Directions:
What is needed is every line from the one holding "1930 passenger rm" to the last line of the data below, printed exactly and without pictures.
Start of Records supplied
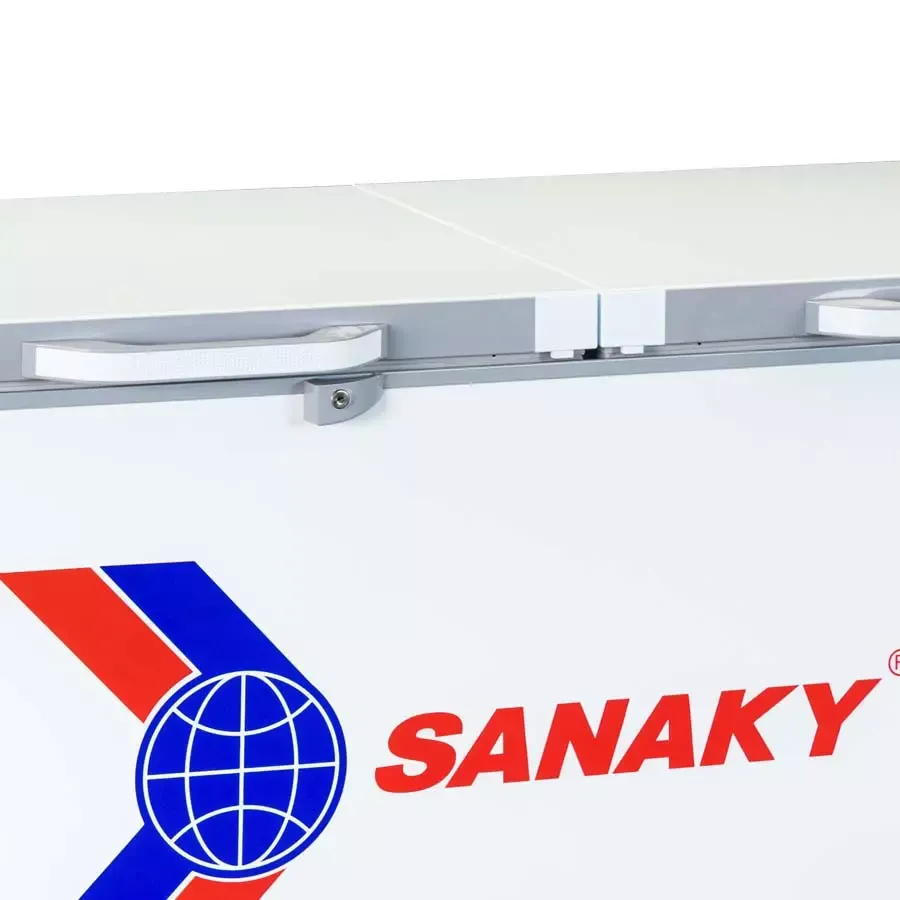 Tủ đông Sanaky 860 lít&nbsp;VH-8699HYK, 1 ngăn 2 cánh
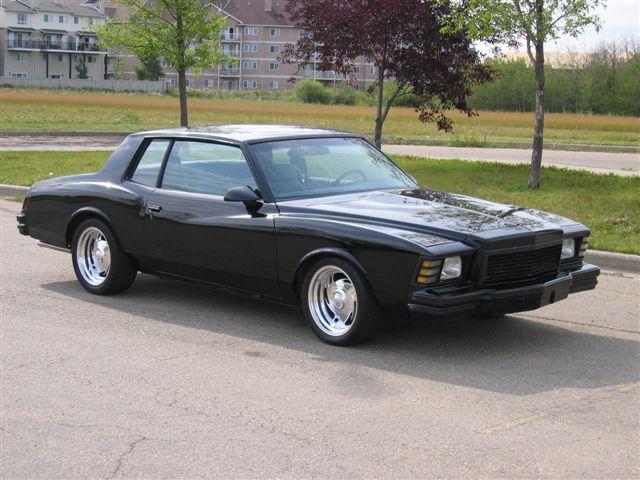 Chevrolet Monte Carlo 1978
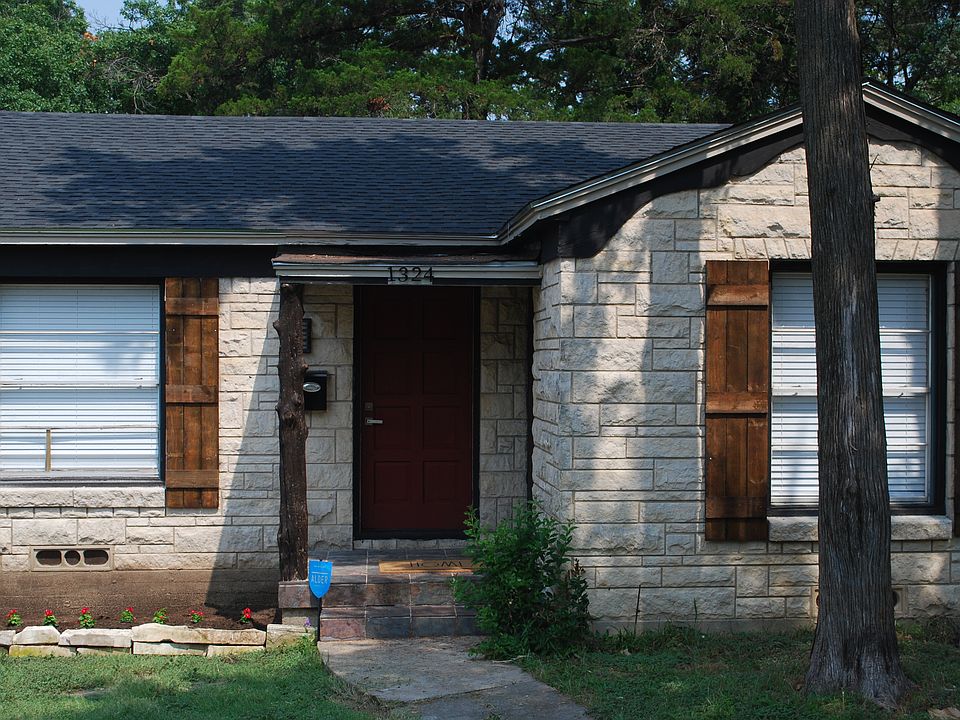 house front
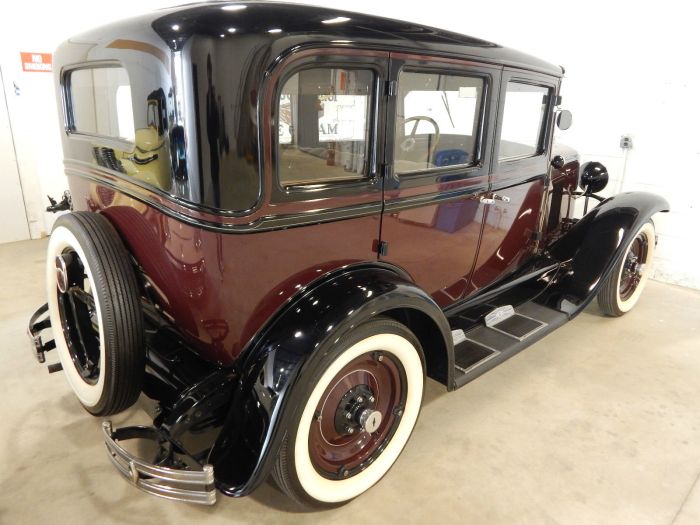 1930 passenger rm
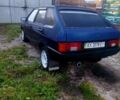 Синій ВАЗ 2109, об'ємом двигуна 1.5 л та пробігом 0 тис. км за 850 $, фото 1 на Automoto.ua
End of Records supplied
Output for this task:
 1930 passenger rm
 Синій ВАЗ 2109, об'ємом двигуна 1.5 л та пробігом 0 тис. км за 850 $, фото 1 на Automoto.ua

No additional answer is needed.